🌷3. Yang Tersembunyi🌷

5.7K 1.3K 211
                                    

Tatapan mengabur.
Tangis melebur.
Harapan yang hancur.
Bolehkah aku mengatakan semua ini karena terlalu mencintaimu?

-Ra-

*****

Alara menghabiskan sepanjang perjalanan menuju pusat kota dengan memandang bentangan alam indah yang tersaji. Menatap sungai yang berkelok terlihat seperti sutra putih panjang sembari memikirkan bagaimana rasanya saat tubuh Alara terseret arusnya yang terkenal deras, terutama di musim penghujan.

Telah lima tahun Arash mengajak Alara pindah ke kota itu. Salah satu kota besar yang letaknya terbilang unik karena berada di dataran tinggi.  Kota yang terkenal karena udaranya yang dingin hampir sepanjang tahun.

Alara mengingat, Arash mengajaknya pindah ke kota itu setelah diterima di  perusahaan kontruksi ternama yang salah satu cabang terbesarnya ada di kota itu. Ia mengingat betapa senangnya Arash karena terus mengatakan akhirnya bisa memberi Alara tempat yang benar-benar layak.

Karena itulah, alih-alih memilih salah satu rumah dari kantornya yang terletak di pusat kota, Arash justru membeli sebuah rumah di kluster perumahaan cukup ternama yang letaknya lumayan jauh dari pusat kota. Mereka harus berkendara selama hampir dua puluh menit dalam kecepatan aman untuk sampai di perumahaan yang memang terletak di dataran yang lebih tinggi dari kota. Hampir di mendekati kawasan taman nasional pegunungan daerah itu.

Jarak itu setara dengan apa yang mereka dapatkan. Udara yang lebih bersih, suasana yang lebih hening dan pemandangan indah terhampar. Arash tahu, Alara tak pernah nyaman dengan keramaian atau orang-orang baru. Wanita itu mudah lelah dan menarik diri. Karena itu, Arash memilih tempat di mata dia bisa memberikan  ruangan yang dibutuhkan Alara.

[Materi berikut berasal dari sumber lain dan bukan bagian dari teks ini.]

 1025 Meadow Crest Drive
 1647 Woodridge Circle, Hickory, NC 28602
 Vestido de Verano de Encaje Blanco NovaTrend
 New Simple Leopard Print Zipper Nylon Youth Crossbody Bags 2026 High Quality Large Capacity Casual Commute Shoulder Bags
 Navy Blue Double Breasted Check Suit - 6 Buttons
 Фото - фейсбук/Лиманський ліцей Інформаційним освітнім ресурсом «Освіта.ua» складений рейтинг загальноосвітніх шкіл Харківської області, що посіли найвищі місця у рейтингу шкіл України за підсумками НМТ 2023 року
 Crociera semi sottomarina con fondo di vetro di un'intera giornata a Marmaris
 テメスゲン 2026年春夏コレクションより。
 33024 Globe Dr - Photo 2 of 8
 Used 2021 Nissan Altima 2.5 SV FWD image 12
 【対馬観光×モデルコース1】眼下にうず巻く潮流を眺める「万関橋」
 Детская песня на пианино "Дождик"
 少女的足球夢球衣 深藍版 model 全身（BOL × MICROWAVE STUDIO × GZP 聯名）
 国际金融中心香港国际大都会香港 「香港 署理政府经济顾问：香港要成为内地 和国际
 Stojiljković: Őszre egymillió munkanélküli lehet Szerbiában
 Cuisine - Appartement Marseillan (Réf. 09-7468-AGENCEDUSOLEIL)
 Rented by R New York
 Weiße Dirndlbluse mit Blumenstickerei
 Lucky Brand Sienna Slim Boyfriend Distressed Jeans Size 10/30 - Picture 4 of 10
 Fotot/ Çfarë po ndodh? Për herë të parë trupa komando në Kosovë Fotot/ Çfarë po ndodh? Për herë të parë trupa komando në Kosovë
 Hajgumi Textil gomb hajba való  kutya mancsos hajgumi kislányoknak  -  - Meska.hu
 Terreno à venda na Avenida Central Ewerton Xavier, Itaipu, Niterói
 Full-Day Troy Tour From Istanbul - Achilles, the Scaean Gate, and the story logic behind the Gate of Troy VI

Jalanan berkelok dan menurun dari daerah perumahan mereka menuju kota di daerah bawah, masih termasuk jalur yang aman meski ditempuh saat hujan seperti ini. Beberapa bagian  jalan yang langsung berbatasan dengan tebing justru membuat Alara bisa melihat sungai indah di bawahnya.

Dulu, saat mereka beberapa kali bisa pulang lebih cepat dari kantor, Alara akan meminta Arash berhenti di tepi jalan, hanya untuk melihat pemandangan hutan dan sungai.

Melihat sungai itu mengingatkan Alara pada Arash. Pada pria yang menjadi suaka atas segala luka dan trauma masa kecilnya.  Alara benar-benar merasa hilang arah sekarang. Hilang arah dan kelelahan. Beruntung bahwa, Amara memberinya waktu untuk hanya berdiam diri tanpa harus melakukan percakapan apapun.

*****

"Orang tidak bersecerai seperti itu? Berpelukan? Gila. Itu pasti menyakitkan sekali."

Alara tetap diam. Ia mengabaikan setiap kata yang keluar dari bibir Amara. Bibir yang juga terus terisak untuknya. Jika seperti ini, Amaralah yang terlihat baru bercerai, bukan Alara. Karena ia sendiri lebih banyak diam. Tubuhnya terasa lemah sekali. Rasa pusing menderanya kembali. Andai tak sadar diri telah menumpang, Alara akan meminta Amara untuk pulang saja.

"Al, kamu tidak apa-apa?"

Alara baru sadar telah bersandar di meja makan saat mendengar pertanyaan dari Amara.

"Tak apa," balasnya lemah.

Amara mengusap pipinya yang telah bersimbah air mata. Gadis itu tak gampang menangis. Sulit malah. Air mata tanda kelamahan bagi Amara, tapi melihat apa yang terjadi antara Arash dan Alara membuatnya sakit sekali. Dia benci kenyataan tak bisa menjadikan salah satu dari mereka menjadi penjahat dalam kisah ini. "Kamu yakin aku tak sebaiknya menelepon Arash? Saat kamu sakit, kamu tak bisa jauh darinya."